The Division of the Social Sciences officially approved the Committee on Education two weeks ago, making it the first of its kind in terms of research breadth to address the department’s goals for increased interdisciplinary studies.
The faculty roster includes professors of economics, psychology, public policy, human development, math, social service administration, and sociology.
“Normally these people wouldn’t talk to each other,” said Stephen Raudenbush, professor of sociology and chair of the committee.
Now these academic minds will not only talk to each other; they will influence one another’s research, share knowledge with their newest batch of fellowship recipients, and coalesce their findings for an eventual monograph to be distributed widely nationwide—all to improve the quality of public education in the country at large, according to Raudenbush.
Although the University’s Department of Education officially closed on June 30, 2001, resources and efforts have not stopped flowing to the study and improvement of public education.
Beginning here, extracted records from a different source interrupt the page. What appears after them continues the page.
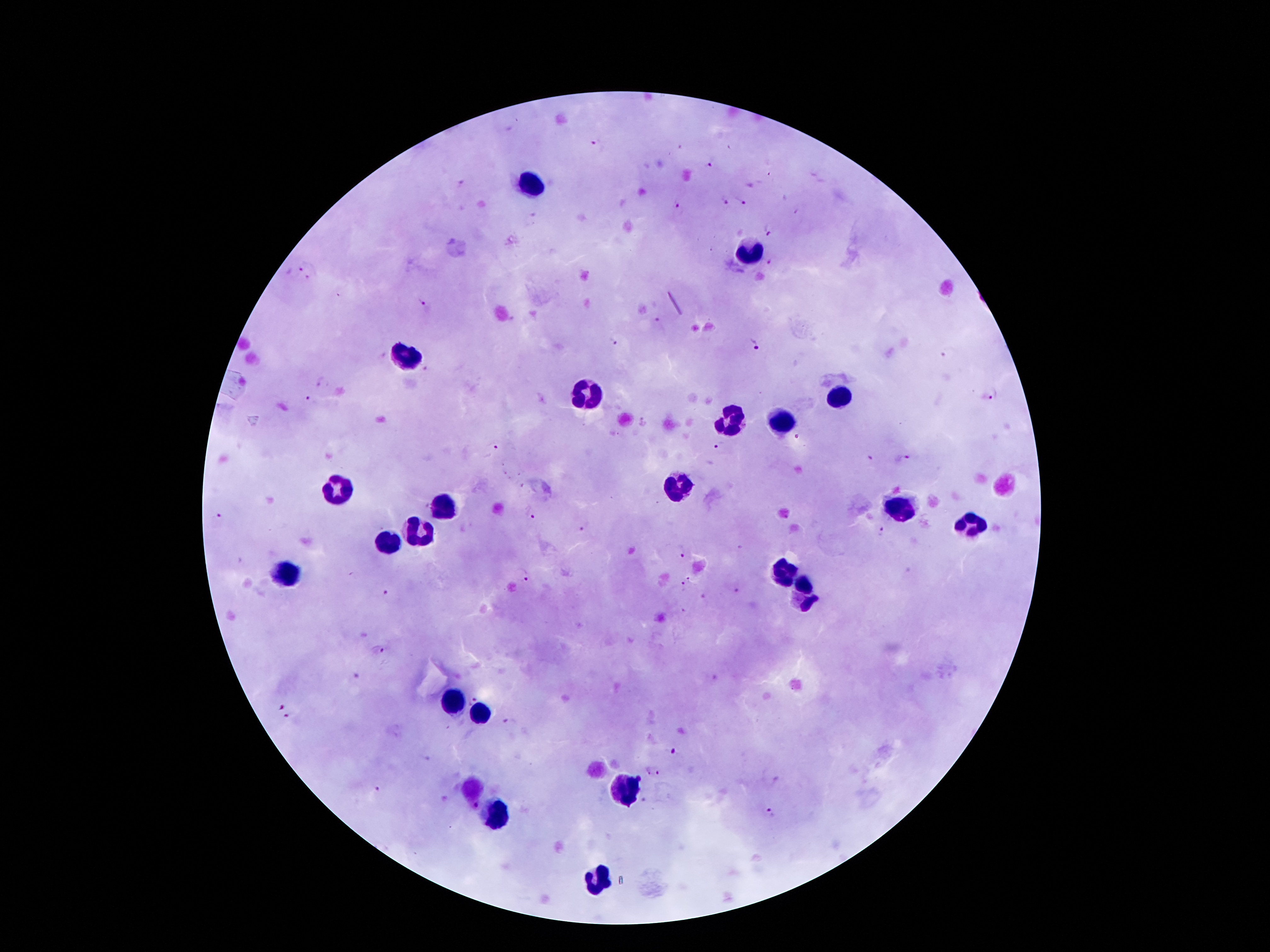
Approximate centers as [x, y] in pixels.
Plasmodium parasites: [596, 143], [709, 163], [462, 183], [725, 200], [742, 200], [677, 204], [771, 230], [304, 266], [311, 279], [423, 302], [658, 323], [615, 339], [753, 343], [321, 384], [994, 395], [310, 400], [719, 446], [498, 448], [871, 459], [903, 460], [529, 515], [218, 519], [585, 528], [882, 534], [678, 553], [523, 576], [690, 579], [682, 588], [735, 592], [385, 593], [685, 610], [379, 650], [475, 697], [278, 706], [288, 717], [508, 722], [674, 752], [425, 758], [652, 772], [378, 787], [474, 806], [771, 814].
Leukocytes: [532, 184], [749, 251], [407, 358], [589, 395], [835, 395], [730, 419], [782, 423], [337, 486], [677, 487], [446, 505], [902, 507], [970, 524], [425, 530], [383, 541], [284, 572], [779, 572], [806, 595], [452, 703], [482, 713], [470, 789], [626, 793], [493, 816], [599, 880].

image size = 1270×952 pixels
patient malaria status = infected with Plasmodium falciparum
magnification = 100x
preparation = thick blood smear
field of view = one from this slide
stain = Giemsa
capture = smartphone camera through the microscope eyepiece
With the Center for Urban School Improvement (USI) and the Consortium of Chicago School Research (CCSR) in place since 1988 and 1990, respectively, along with two charter schools and the Urban Teachers Education Program (UTEP), the Committee on Education officially commenced in the spring of 2005.
Committee officials noted that the University’s involvement in education is part of a nationwide trend.
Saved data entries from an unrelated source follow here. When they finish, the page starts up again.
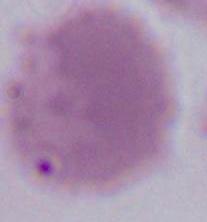
Summary:
  - Modality: photomicrograph
  - Magnification: 1000x
  - Identification: red blood cellReport the malaria status of this cell.
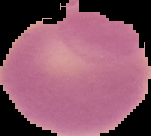
Uninfected.

Summary:
  - Image type: cell region segmented out of the field of view; surrounding area masked to black
  - Preparation: thin blood smear
  - Image size: 151×136 pixelsState which parasite is depicted.
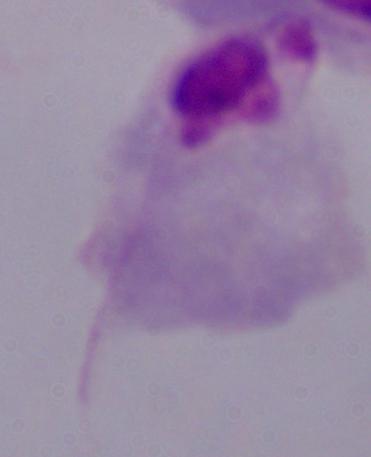

A trichomonad.

Micrograph. Captured at 1000x magnification.Identify the parasite.
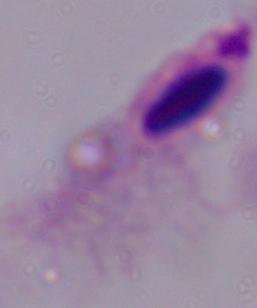

A trichomonad.

Micrograph. 1000x magnification.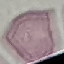 Result: no malaria parasites seen. Thin blood film. Photographed with a smartphone camera at the microscope eyepiece. Giemsa stain. Automatically extracted cell patch, resized to 64 × 64 pixels.Give the position of every malaria parasite.
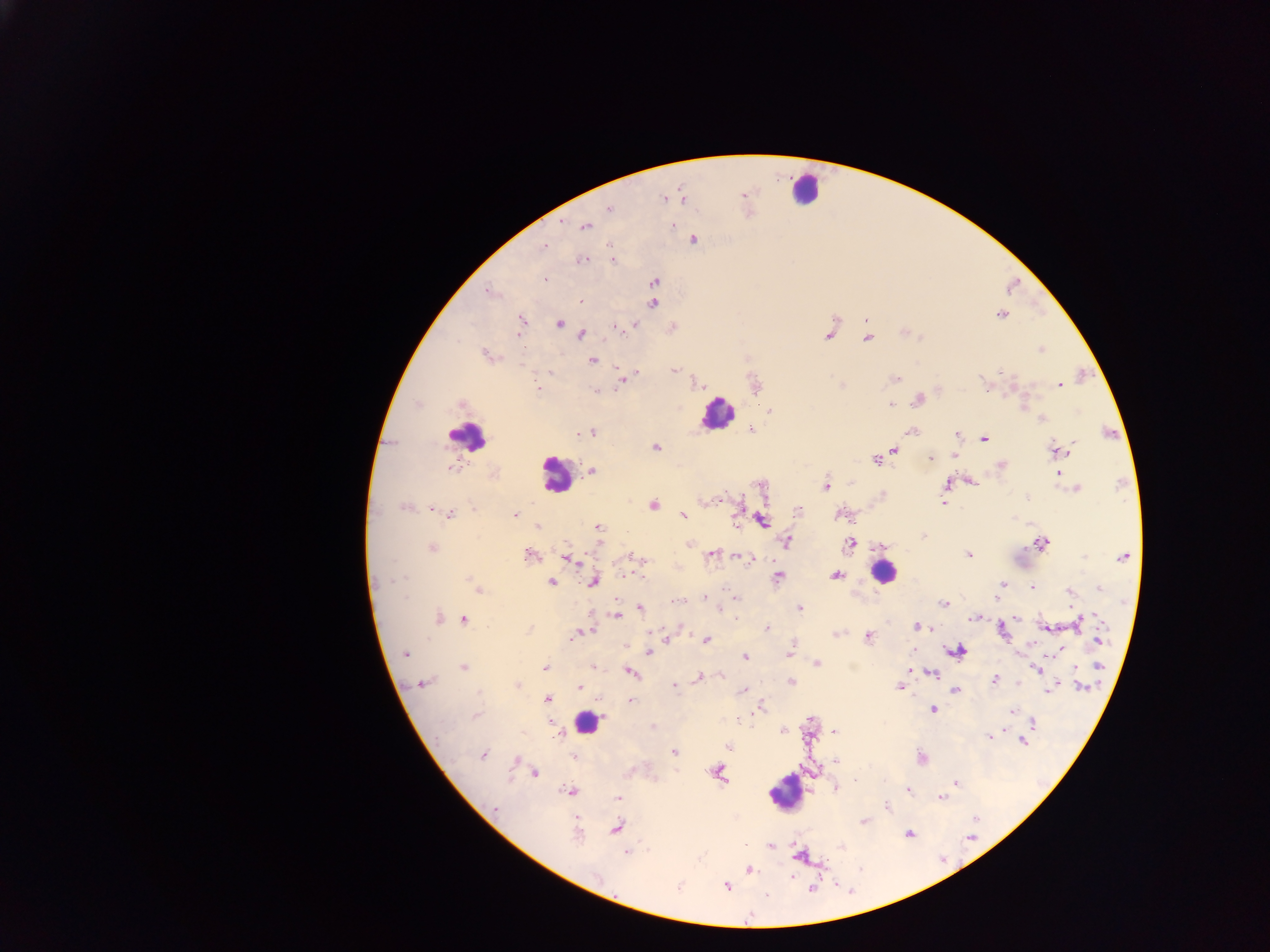
Approximate centers as (x, y) in pixels.
Malaria parasites: (742, 194), (683, 198), (663, 199), (610, 209), (561, 221), (672, 226), (585, 227), (694, 240), (545, 246), (582, 260), (613, 260), (546, 279), (654, 282), (489, 293), (581, 302), (653, 303), (1001, 314), (866, 319), (521, 321), (560, 324), (634, 325), (616, 327), (519, 332), (581, 334), (829, 335), (868, 338), (1041, 349), (486, 355), (592, 360), (674, 370), (550, 372), (637, 374), (895, 378), (623, 379), (985, 384), (842, 385), (1059, 385), (539, 388), (596, 391), (918, 400), (460, 404), (890, 404), (1023, 407), (771, 410), (1042, 419), (751, 429), (912, 431), (581, 433), (591, 433), (957, 435), (983, 439), (654, 447), (894, 449), (1058, 450), (956, 454), (884, 455), (930, 458), (875, 460), (1001, 465), (450, 468), (592, 470), (1058, 474), (972, 481), (947, 483), (826, 485), (1077, 488), (883, 495), (716, 499), (944, 504), (654, 506), (405, 507), (434, 509), (473, 509), (798, 511), (450, 514), (515, 514), (683, 515), (841, 515), (762, 520), (538, 526), (598, 527), (923, 536), (849, 542), (785, 543), (1042, 543), (688, 544), (432, 548), (712, 554), (968, 555), (529, 556), (741, 556), (1123, 557), (635, 559), (747, 559), (573, 560), (836, 575), (778, 577), (398, 579), (472, 581), (594, 581), (551, 582), (1003, 583), (1099, 587), (1032, 588), (478, 589), (1070, 591), (732, 595), (995, 597), (705, 598), (678, 601), (944, 604), (640, 608), (719, 608), (800, 608), (616, 616), (1016, 617), (438, 618), (975, 618), (463, 619), (1078, 623), (917, 627), (1045, 627), (767, 628), (528, 630), (585, 632), (1003, 633), (580, 634), (837, 634), (572, 636), (869, 637), (667, 639), (706, 639), (1100, 641), (958, 651), (1058, 651), (648, 652), (790, 652), (405, 653), (745, 657), (816, 663), (593, 666), (1099, 666), (463, 667), (545, 667), (1036, 669), (910, 670), (630, 673), (930, 674), (720, 675), (699, 678), (995, 680), (791, 683), (424, 684), (517, 685), (675, 685), (899, 687), (1054, 687), (1083, 687), (580, 688), (1049, 689), (743, 690), (956, 690), (547, 699), (630, 700), (760, 708), (932, 709), (1011, 712), (476, 716), (551, 723), (1032, 723), (783, 730), (835, 732), (989, 736), (1022, 741), (728, 747), (673, 752), (483, 755), (573, 757), (922, 759), (516, 761), (837, 762), (536, 772), (718, 774), (855, 780), (955, 783), (836, 787), (569, 791), (908, 791), (942, 797), (618, 798), (886, 806), (495, 810), (975, 818), (864, 822), (617, 827), (577, 833), (909, 833), (770, 845), (627, 853), (799, 857), (749, 870), (597, 876), (790, 877), (726, 887), (813, 889), (766, 895).

Leukocyte locations: (805, 188), (716, 413), (466, 436), (555, 474), (883, 572), (587, 723), (784, 793). Sample from Ghana. Thick blood film. Image is 1270×952 pixels. Single field of view. Photographed through a microscope with a mobile-phone camera.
“The interest in scholarship and education has really risen in higher education around the country,” Raudenbush said.
Large research universities have also begun picking up where education schools have left off.
“There’s a national interest,” said John Mark Hansen, dean of social sciences. “It is aided by a sense that what is needed to solve it is new ideas, and they’re not coming out of education schools.”
Focusing on a research-based framework, the University is establishing a unique and perhaps improved approach to education scholarship, according to some administrators.
“The poor quality of American schooling, particularly for the least advantaged in our society, puts our country at serious risk,” said Timothy Knowles, director of USI.
With the bulk of research concentrated in the South Side, especially the University’s trio of charter schools, the committee will have an unsurpassable body of data on the impact of their efforts at improvement, according to Raudenbush. With the institutions so firmly embedded, he said, committee members can now wholly concentrate their efforts on data collection and analysis.
According to department statistics, UTEP will have graduated enough classes of teachers in five years for a demonstrable effect to be charted. North Kenwood, Oakland, Donoghue, and the forthcoming charter high school will have been in existence for 23 combined years. The statistics indicate that the CCSR will have 21 years of test results, censuses, and a variety of other data concerning Chicago Public Schools.
The committee has already garnered nationwide interest, receiving grants from both the MacArthur and Gates Foundations, as well as several million-dollar gifts from individual donors, some of whom have no affiliation with the University.
The widespread support is credited in large part to the committee’s perseverance and commitment.
“I am unaware of another university that is undertaking work with the scope, ambition, and coherence of the work here,” Knowles said.
Raudenbush echoed Knowles’ sentiments on the Committee’s unique accomplishments.
“It all sounds obvious, but it’s just not being done anywhere else,” he said.